DOCUMENT TEXT -
- Born: February 18, 1955 Givat Shmuel, Israel
- Died: November 17, 2008 (aged 53) Tel Aviv, Israel
- Cause of death: Car bomb

= Yaakov Alperon =

Israeli mobster

Grave of Yaakov Alperon at Kfar Nachman cemetery

Yaakov Alperon (יעקב אלפרון; February 18, 1955 – November 17, 2008) was an Israeli mobster, head of the Alperon criminal family, which became one of the largest organized crime syndicates in Israel, until his assassination by car bomb in 2008.

==Biography==
Yaakov Alperon was born in Israel in 1955, to a poor family of Jewish immigrants from Egypt, and grew up in a small apartment in Givat Shmuel. Alperon and his brothers learned boxing and began taking over small businesses in the area, before eventually the family gained power by protection rackets across the Gush Dan region of Israel. Alperon was first arrested when he was in his twenties, and 1993, he was jailed for 4.5 years after the police shut down his extortion business. Two of his brothers, Nissim and Zalman, were also convicted.

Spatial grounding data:
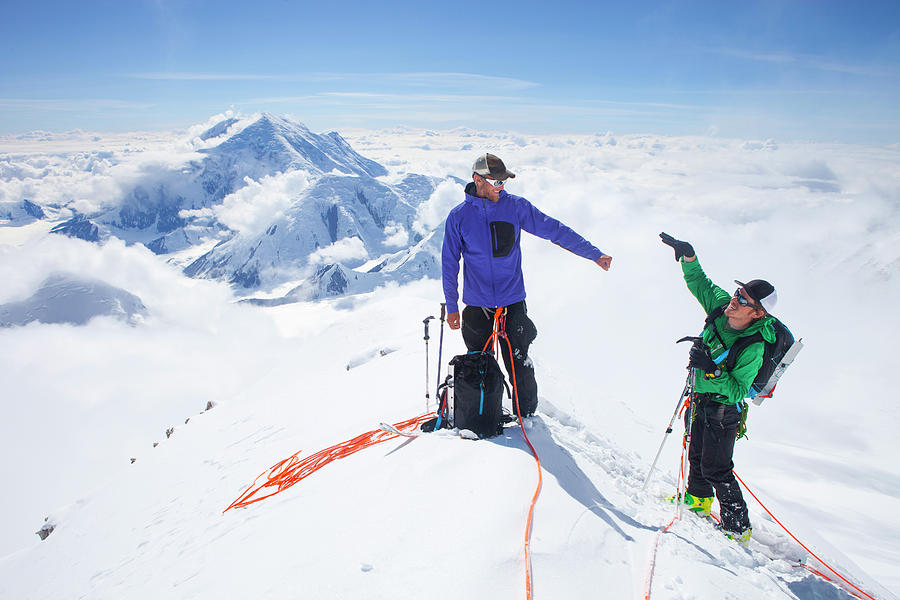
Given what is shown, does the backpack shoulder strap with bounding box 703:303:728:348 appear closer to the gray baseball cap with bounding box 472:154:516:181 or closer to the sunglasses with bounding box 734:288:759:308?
the sunglasses with bounding box 734:288:759:308

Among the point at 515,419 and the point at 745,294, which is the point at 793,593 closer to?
the point at 745,294

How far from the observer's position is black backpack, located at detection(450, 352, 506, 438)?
5320mm

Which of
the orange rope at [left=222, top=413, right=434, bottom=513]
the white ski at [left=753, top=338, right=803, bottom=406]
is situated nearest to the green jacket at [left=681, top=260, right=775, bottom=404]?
the white ski at [left=753, top=338, right=803, bottom=406]

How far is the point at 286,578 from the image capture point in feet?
10.9

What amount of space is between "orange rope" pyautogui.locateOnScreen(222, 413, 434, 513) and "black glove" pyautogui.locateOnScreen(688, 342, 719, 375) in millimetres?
3734

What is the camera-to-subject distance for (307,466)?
19.9ft

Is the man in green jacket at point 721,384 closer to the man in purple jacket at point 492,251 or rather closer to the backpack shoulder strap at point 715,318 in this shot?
the backpack shoulder strap at point 715,318

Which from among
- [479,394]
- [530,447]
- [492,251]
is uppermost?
[492,251]

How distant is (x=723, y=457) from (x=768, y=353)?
1.29 meters

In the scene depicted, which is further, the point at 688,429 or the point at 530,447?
the point at 688,429

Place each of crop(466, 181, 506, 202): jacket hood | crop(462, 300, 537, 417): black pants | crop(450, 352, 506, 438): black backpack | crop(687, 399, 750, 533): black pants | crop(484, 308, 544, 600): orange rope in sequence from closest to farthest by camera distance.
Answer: crop(484, 308, 544, 600): orange rope
crop(687, 399, 750, 533): black pants
crop(466, 181, 506, 202): jacket hood
crop(450, 352, 506, 438): black backpack
crop(462, 300, 537, 417): black pants

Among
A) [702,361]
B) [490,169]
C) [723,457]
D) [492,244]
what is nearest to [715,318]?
[702,361]

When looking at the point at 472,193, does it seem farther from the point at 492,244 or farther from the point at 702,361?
the point at 702,361

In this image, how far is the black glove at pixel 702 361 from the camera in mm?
4336
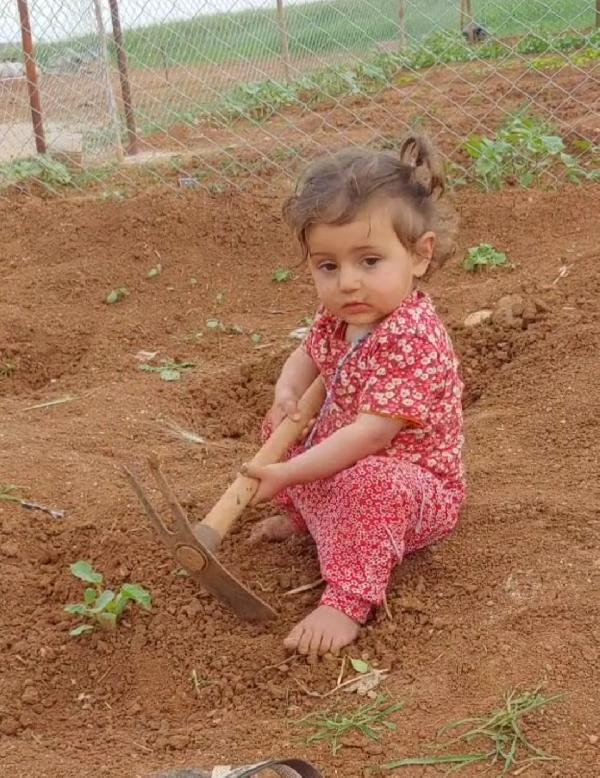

EXERCISES -
a) Translate the sentence "Two of his brothers, Nissim and Zalman, were also convicted." from the Yaakov Alperon text into Spanish.
b) Quote everything in the Yaakov Alperon text from "- Born: February" down to "bomb in 2008.".

SOLUTIONS FOR EACH TASK -
a) Dos de sus hermanos, Nissim y Zalman, también fueron condenados.

b)
- Born: February 18, 1955 Givat Shmuel, Israel
- Died: November 17, 2008 (aged 53) Tel Aviv, Israel
- Cause of death: Car bomb

= Yaakov Alperon =

Israeli mobster

Grave of Yaakov Alperon at Kfar Nachman cemetery

Yaakov Alperon (יעקב אלפרון; February 18, 1955 – November 17, 2008) was an Israeli mobster, head of the Alperon criminal family, which became one of the largest organized crime syndicates in Israel, until his assassination by car bomb in 2008.